> _Quoted passage_:
_ _ _ _ _ _ _

When we got home, we simply placed her on the kitchen floor and began prepping dinner. While we chopped vegetables and set the table, Kitty roamed her new home — probably searching for a litter box and panicking over what she had gotten herself into. It was my Dad, always the voice of reason in these situations, who suggested that maybe we get on that, when I called him at the office to fill him in on every detail about my new cat whom he’d be meeting in about ten minutes. While his steak sizzled in the broiler, we got the litter set up in my bedroom and then searched the house. After retrieving Kitty from behind the toilet, where she was surely trying to figure out how she could make that fixture work for her, I gently placed her in the little box. She immediately christened it while looking up at me in mute appreciation.

We hadn’t bought any dishes, so my Mom poured a lifetime supply of cat food into a soup bowl, and when she didn’t come padding right over decided to give her a little side dish of milk, as well. It’s a wonder this cat survived her first night. Since she was mine, Kitty slept with me and my Dad insisted that the door had to be shut, in case her thundering paws woke him during the night. She slept above my head, and then scratched my exposed arm till it bled to wake me the following morning. For some reason, this setup was never reconsidered.

_ _ _ _ _ _ _

Collected data
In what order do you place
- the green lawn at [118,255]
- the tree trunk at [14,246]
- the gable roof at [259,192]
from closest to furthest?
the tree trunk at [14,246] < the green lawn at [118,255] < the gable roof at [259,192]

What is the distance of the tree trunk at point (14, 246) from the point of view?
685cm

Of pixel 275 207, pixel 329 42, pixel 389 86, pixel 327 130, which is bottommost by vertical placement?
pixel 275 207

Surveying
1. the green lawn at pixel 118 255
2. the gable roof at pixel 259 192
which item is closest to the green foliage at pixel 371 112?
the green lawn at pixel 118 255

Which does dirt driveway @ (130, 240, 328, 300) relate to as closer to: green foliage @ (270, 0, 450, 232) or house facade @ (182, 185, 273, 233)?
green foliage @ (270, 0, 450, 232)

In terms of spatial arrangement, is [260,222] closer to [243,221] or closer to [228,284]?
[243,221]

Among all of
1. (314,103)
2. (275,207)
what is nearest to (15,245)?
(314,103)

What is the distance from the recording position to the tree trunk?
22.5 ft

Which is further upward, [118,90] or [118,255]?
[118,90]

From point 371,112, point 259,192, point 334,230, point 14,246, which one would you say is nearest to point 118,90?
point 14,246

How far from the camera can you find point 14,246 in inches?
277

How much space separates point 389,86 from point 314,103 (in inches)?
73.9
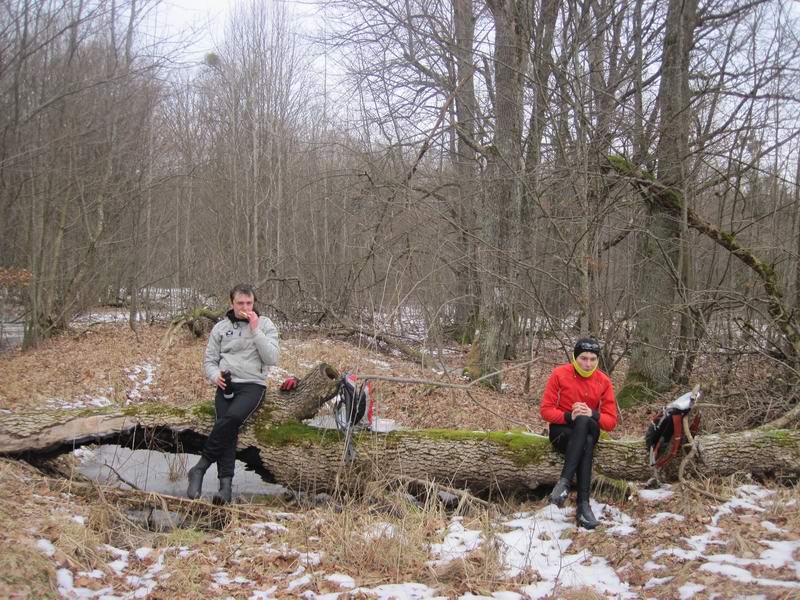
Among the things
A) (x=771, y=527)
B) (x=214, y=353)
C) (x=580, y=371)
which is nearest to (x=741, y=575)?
(x=771, y=527)

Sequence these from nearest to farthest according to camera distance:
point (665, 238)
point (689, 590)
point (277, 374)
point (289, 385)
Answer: point (689, 590) → point (289, 385) → point (665, 238) → point (277, 374)

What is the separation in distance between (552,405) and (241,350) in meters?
2.69

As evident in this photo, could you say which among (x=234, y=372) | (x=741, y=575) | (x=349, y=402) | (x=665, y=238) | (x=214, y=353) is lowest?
(x=741, y=575)

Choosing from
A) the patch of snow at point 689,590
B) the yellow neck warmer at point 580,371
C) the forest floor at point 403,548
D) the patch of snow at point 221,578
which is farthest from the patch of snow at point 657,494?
the patch of snow at point 221,578

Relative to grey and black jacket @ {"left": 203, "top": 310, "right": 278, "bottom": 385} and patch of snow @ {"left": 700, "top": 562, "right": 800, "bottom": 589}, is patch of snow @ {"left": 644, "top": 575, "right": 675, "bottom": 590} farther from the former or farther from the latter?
grey and black jacket @ {"left": 203, "top": 310, "right": 278, "bottom": 385}

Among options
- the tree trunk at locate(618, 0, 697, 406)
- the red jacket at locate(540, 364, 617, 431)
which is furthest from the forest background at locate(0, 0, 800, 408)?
the red jacket at locate(540, 364, 617, 431)

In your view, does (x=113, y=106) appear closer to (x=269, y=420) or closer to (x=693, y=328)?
(x=269, y=420)

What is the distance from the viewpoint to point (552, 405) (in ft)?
16.4

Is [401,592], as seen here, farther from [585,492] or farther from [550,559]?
[585,492]

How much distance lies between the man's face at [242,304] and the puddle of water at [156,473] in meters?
1.55

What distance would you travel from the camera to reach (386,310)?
1258 cm

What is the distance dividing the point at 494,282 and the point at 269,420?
17.2 feet

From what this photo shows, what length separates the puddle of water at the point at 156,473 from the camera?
562 centimetres

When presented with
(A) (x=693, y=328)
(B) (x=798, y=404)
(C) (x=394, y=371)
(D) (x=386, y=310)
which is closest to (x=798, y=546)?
(B) (x=798, y=404)
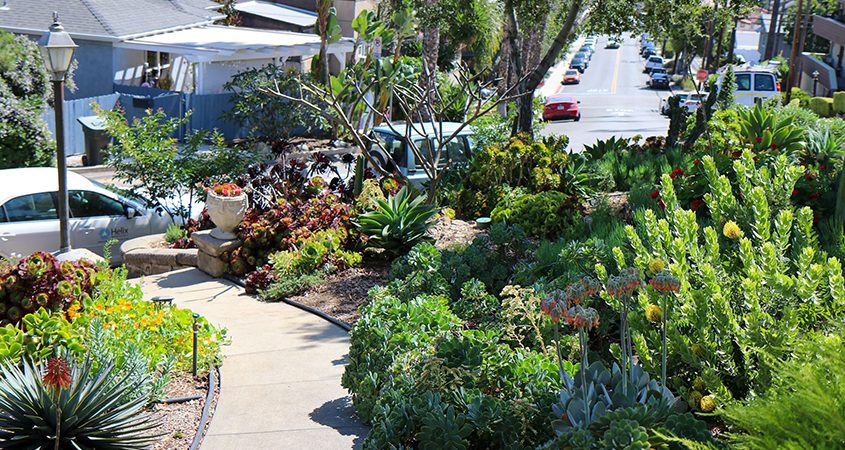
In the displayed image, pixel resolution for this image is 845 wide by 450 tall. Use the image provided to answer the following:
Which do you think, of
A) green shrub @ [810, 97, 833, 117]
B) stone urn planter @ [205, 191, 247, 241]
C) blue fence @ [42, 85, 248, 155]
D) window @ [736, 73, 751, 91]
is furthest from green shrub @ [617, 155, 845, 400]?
green shrub @ [810, 97, 833, 117]

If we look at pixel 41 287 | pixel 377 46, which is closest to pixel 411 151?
pixel 41 287

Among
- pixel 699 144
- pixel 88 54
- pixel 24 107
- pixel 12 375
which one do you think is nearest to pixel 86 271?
pixel 12 375

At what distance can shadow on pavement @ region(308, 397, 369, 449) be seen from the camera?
665 centimetres

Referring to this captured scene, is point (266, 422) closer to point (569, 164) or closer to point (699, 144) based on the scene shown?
point (569, 164)

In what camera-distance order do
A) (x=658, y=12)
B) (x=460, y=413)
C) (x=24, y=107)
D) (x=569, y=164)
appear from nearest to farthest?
(x=460, y=413) < (x=569, y=164) < (x=658, y=12) < (x=24, y=107)

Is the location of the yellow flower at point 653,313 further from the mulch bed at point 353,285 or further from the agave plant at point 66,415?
the mulch bed at point 353,285

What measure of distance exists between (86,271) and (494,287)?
12.2 ft

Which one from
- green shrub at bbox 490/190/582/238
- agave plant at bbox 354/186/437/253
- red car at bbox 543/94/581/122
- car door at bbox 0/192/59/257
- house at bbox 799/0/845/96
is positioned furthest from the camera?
house at bbox 799/0/845/96

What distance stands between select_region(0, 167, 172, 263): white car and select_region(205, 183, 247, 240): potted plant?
7.19ft

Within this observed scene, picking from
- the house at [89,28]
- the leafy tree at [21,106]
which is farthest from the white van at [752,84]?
the leafy tree at [21,106]

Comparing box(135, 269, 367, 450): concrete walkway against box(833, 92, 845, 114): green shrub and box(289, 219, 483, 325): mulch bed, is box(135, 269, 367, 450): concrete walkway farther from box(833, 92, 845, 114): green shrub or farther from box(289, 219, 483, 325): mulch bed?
box(833, 92, 845, 114): green shrub

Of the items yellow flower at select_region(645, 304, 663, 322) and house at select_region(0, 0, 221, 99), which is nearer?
yellow flower at select_region(645, 304, 663, 322)

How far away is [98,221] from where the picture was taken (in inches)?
523

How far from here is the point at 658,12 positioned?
60.2 feet
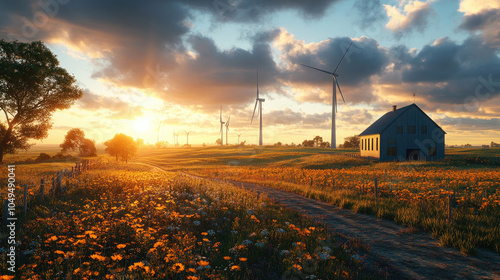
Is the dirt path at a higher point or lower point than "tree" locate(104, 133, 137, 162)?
lower

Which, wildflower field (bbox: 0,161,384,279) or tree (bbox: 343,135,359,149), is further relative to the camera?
tree (bbox: 343,135,359,149)

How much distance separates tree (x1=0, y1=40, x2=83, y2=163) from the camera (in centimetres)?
2762

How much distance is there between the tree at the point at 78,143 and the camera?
266 feet

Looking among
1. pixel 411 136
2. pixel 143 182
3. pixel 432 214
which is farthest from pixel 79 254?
pixel 411 136

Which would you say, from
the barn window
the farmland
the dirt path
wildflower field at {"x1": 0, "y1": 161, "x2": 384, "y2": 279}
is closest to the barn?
the barn window

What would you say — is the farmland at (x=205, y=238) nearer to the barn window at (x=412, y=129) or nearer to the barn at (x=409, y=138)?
the barn at (x=409, y=138)

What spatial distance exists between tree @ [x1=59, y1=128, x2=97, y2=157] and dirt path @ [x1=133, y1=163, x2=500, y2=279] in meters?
91.5

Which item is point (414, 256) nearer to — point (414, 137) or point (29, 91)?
point (29, 91)

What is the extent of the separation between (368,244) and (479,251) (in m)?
3.27

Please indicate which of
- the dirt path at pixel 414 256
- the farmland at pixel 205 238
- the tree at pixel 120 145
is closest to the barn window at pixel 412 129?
the farmland at pixel 205 238

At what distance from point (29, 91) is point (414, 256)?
38.0 metres

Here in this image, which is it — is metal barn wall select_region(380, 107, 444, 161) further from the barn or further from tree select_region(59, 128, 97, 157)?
tree select_region(59, 128, 97, 157)

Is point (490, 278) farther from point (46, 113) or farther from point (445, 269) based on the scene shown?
point (46, 113)

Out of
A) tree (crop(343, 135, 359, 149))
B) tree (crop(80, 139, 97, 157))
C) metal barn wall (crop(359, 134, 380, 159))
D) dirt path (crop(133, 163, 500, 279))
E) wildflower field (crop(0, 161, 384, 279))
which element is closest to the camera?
wildflower field (crop(0, 161, 384, 279))
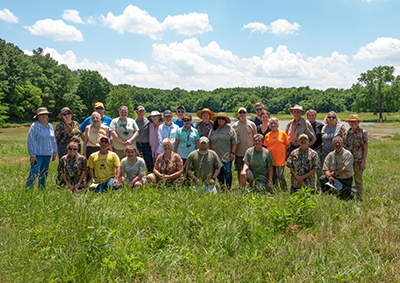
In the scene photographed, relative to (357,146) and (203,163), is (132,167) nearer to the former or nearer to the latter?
(203,163)

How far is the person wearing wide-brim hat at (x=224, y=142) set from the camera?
6969mm

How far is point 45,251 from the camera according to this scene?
3.48m

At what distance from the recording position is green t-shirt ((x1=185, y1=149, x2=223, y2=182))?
6.54m

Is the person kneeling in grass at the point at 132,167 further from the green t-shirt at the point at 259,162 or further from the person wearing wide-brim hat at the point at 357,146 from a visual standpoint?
the person wearing wide-brim hat at the point at 357,146

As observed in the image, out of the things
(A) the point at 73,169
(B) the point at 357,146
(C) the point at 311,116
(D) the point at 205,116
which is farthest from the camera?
(D) the point at 205,116

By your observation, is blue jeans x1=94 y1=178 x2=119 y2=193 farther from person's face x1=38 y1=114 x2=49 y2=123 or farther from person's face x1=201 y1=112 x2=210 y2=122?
person's face x1=201 y1=112 x2=210 y2=122

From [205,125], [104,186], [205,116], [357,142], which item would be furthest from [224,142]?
[357,142]

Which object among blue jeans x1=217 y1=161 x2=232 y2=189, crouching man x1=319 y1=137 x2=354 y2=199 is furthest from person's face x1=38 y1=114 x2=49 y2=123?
crouching man x1=319 y1=137 x2=354 y2=199

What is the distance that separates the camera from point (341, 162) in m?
6.29

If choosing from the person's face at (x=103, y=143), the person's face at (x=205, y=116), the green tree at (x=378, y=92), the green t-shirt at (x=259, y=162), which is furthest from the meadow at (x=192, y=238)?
the green tree at (x=378, y=92)

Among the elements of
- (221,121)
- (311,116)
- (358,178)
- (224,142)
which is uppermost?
(311,116)

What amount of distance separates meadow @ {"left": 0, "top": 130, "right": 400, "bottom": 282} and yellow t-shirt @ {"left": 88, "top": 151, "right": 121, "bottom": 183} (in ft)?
4.47

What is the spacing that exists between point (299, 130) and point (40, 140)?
6478 millimetres

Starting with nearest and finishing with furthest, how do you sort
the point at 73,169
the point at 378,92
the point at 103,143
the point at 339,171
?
the point at 339,171, the point at 73,169, the point at 103,143, the point at 378,92
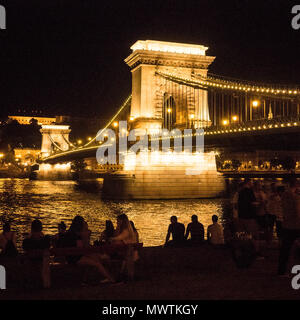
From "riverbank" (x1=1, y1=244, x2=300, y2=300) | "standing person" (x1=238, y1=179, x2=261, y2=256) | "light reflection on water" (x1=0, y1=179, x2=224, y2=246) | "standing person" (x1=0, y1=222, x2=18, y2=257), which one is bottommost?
"light reflection on water" (x1=0, y1=179, x2=224, y2=246)

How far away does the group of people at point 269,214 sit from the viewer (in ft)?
23.4

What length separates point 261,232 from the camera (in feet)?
32.0

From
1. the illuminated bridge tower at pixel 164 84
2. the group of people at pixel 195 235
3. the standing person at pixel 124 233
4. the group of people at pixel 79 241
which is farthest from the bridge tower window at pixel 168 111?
the standing person at pixel 124 233

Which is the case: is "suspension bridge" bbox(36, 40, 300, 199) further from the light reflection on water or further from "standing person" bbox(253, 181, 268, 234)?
→ "standing person" bbox(253, 181, 268, 234)

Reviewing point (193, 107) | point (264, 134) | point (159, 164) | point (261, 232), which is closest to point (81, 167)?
point (193, 107)

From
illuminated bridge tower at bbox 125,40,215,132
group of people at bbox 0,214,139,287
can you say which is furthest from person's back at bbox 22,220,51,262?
illuminated bridge tower at bbox 125,40,215,132

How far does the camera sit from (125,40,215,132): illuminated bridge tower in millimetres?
39562

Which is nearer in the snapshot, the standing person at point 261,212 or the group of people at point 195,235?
the standing person at point 261,212

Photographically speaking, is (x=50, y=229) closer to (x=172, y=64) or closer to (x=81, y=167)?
(x=172, y=64)

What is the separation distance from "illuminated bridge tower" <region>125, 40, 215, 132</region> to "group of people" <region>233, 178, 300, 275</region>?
27.9 meters

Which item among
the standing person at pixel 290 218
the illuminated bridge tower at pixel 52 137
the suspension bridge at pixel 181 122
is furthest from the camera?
the illuminated bridge tower at pixel 52 137

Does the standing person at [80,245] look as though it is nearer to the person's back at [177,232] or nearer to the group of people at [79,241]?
the group of people at [79,241]

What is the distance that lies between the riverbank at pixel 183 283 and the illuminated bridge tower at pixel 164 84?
30.0 m

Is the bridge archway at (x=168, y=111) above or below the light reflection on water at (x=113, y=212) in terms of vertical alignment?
above
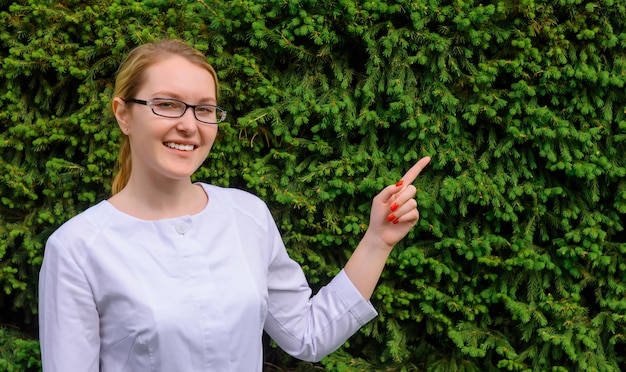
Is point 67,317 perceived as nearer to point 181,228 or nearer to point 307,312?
point 181,228

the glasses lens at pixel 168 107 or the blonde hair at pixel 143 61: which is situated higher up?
the blonde hair at pixel 143 61

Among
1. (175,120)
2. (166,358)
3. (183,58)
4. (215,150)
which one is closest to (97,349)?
(166,358)

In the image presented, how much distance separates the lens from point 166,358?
1.67m

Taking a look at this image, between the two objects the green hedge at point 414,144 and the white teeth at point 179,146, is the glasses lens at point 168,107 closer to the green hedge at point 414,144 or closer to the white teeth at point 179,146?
the white teeth at point 179,146

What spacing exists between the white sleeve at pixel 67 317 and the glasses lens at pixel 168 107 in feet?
1.46

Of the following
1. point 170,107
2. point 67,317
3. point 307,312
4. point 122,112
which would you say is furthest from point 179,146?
point 307,312

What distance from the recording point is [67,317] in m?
1.66

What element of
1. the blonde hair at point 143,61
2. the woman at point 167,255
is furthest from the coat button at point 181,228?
the blonde hair at point 143,61

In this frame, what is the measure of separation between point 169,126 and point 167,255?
35 cm

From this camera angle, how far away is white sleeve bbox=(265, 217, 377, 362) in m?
2.07

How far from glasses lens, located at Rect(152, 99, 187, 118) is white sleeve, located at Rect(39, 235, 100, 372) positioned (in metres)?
0.44

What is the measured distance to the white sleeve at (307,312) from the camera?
2072mm

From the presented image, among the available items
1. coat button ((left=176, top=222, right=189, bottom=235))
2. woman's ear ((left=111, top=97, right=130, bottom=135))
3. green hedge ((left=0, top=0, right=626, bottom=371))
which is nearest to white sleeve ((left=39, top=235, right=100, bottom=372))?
coat button ((left=176, top=222, right=189, bottom=235))

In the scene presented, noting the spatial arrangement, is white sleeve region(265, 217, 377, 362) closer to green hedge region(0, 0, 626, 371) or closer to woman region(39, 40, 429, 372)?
woman region(39, 40, 429, 372)
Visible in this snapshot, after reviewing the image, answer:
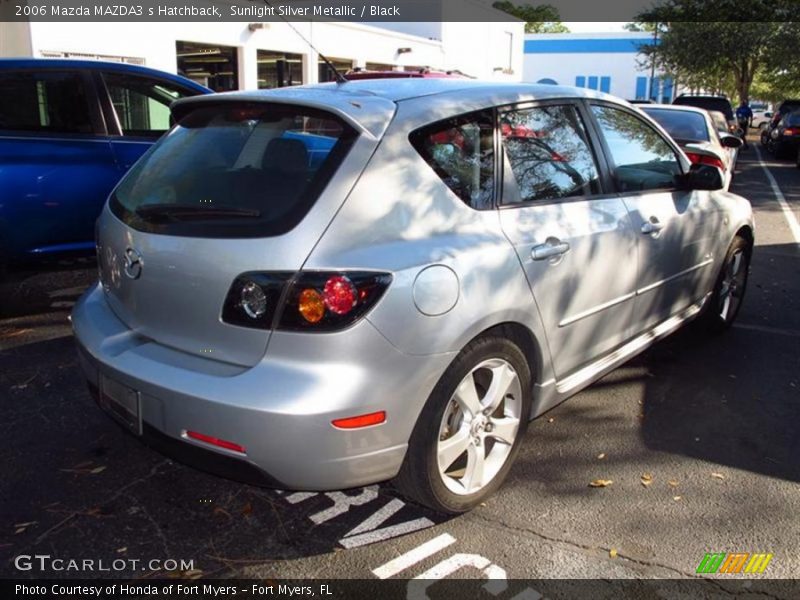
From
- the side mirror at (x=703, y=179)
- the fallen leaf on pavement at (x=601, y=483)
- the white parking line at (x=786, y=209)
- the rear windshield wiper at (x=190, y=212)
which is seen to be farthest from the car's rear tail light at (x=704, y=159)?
the rear windshield wiper at (x=190, y=212)

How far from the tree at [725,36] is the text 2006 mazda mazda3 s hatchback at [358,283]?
34613 mm

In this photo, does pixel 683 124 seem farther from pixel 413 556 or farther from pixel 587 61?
pixel 587 61

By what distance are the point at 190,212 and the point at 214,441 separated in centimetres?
87

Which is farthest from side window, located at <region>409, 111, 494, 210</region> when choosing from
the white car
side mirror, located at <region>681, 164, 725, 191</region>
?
the white car

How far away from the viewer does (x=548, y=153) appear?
343cm

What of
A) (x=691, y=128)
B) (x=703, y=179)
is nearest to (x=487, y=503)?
(x=703, y=179)

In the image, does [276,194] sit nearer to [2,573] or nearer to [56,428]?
[2,573]

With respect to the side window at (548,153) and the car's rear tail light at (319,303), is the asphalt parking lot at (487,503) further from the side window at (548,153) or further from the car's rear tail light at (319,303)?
the side window at (548,153)

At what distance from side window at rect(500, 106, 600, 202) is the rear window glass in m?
0.89

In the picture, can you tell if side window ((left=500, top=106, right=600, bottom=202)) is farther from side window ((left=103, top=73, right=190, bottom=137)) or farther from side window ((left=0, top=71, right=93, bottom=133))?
side window ((left=0, top=71, right=93, bottom=133))

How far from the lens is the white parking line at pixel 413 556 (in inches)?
106

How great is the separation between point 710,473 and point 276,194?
241 centimetres

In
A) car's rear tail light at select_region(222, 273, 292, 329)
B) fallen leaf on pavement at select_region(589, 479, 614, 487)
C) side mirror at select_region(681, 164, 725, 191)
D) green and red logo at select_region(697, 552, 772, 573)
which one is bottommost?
fallen leaf on pavement at select_region(589, 479, 614, 487)

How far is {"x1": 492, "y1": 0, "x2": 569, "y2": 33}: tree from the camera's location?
89062 millimetres
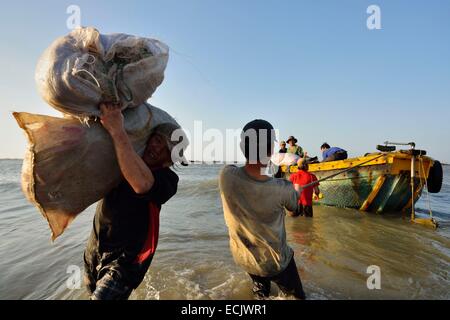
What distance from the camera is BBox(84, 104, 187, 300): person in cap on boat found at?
6.12 ft

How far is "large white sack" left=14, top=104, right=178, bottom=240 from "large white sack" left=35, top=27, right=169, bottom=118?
0.10 m

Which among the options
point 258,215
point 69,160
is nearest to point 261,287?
point 258,215

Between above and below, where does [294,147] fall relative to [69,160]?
below

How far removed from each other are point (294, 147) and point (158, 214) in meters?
10.3

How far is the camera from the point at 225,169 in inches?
99.7

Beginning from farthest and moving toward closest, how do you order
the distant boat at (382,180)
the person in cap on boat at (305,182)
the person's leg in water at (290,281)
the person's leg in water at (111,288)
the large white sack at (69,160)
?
the distant boat at (382,180) → the person in cap on boat at (305,182) → the person's leg in water at (290,281) → the person's leg in water at (111,288) → the large white sack at (69,160)

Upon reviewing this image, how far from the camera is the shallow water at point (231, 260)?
379 centimetres

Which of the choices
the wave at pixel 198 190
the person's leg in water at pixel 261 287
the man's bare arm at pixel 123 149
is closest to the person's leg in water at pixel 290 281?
the person's leg in water at pixel 261 287

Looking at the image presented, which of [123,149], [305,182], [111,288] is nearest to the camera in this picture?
[123,149]

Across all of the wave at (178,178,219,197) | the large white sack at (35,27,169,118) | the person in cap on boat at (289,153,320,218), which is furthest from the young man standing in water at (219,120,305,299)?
the wave at (178,178,219,197)

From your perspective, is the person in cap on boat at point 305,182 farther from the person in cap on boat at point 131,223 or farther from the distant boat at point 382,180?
the person in cap on boat at point 131,223

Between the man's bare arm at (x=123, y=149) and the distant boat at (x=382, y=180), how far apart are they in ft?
23.1

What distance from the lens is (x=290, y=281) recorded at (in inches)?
107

_ _ _ _ _ _ _

> _What to produce_:
Please answer these questions about the passage on Kitty's first night:
(a) Where was Kitty found before she was placed in the litter box?
(b) What did the narrator's Mom pour the cat food into?
(c) Why did the narrator's Dad insist that the door be shut?

> _Problem solution_:
(a) Behind the toilet.
(b) A soup bowl.
(c) In case her thundering paws woke him during the night.